Auf dem Archipelago im Süden hingegen stehen nur sehr wenige Laavu zur Verfügung. Aber wie ihr mittlerweile wisst, könnt ihr euer Zelt fast überall aufschlagen oder auf Campingplätze zurückgreifen. Wir haben uns für die zweite Option entschieden – mit einigen positiven Überraschungen.
Die Sauna – eine echte Lebenskunst

Löyly Spirit – eine finnische Lebenseinstellung! Löyly ist der Name des Dampfes, der entsteht, wenn man Wasser auf die warmen Steine in einer Sauna gießt.
Wer nach Finnland reist, kommt nicht umhin, die verschiedenen Saunatypen kennenzulernen und auszuprobieren. Wir haben sie gekostet und sind seitdem absolut süchtig danach. In Finnland ist die Sauna eine Institution und sogar ein heiliger Ort. Zudem hat dieser Raum eine religiöse Bedeutung: Es ist das erste Gebäude, das eine Familie baut. Man spricht vom Geist der Sauna – man darf sich dort nicht unanständig verhalten, da man glaubte, dass schlechtes Benehmen die Saunageister erzürnt.

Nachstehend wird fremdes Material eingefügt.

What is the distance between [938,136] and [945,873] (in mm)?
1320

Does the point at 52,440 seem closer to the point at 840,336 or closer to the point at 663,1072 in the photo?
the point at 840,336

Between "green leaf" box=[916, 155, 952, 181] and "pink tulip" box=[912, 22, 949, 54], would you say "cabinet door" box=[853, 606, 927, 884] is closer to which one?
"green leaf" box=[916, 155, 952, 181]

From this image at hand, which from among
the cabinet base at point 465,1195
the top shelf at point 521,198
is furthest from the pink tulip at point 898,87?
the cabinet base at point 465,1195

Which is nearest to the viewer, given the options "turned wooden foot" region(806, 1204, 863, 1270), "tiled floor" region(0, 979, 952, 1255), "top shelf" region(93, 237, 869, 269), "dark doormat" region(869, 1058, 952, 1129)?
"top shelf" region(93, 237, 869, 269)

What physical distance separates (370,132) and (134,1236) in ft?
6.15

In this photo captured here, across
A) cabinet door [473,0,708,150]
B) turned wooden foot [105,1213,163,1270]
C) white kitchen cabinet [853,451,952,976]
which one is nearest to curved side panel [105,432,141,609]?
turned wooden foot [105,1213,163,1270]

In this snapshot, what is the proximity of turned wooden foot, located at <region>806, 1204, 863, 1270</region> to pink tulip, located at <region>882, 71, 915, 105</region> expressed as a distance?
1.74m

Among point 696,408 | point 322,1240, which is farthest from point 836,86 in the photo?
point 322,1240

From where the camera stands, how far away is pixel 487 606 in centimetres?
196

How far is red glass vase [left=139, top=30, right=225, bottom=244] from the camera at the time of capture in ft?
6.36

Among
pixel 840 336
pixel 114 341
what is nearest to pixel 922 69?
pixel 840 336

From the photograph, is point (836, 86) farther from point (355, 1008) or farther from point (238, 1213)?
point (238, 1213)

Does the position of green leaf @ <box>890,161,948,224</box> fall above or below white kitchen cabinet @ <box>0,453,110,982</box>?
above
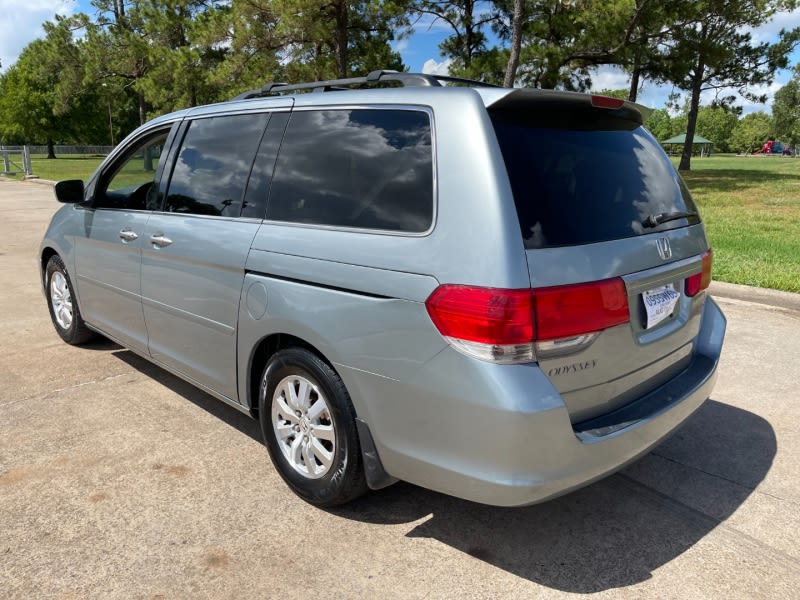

Rauchsauna, Holzofensauna, elektrische Sauna – wir haben sie alle oder fast alle ausprobiert. Doch die erstgenannten bleiben die angenehmsten: Der Holzgeruch, die Hitzewellen – das ist unvergleichlich. Natürlich braucht man in unmittelbarer Nähe einen See, um das Erlebnis noch mehr zu genießen und wie die Finnen in einem wahren Ritual hin und her zu wechseln.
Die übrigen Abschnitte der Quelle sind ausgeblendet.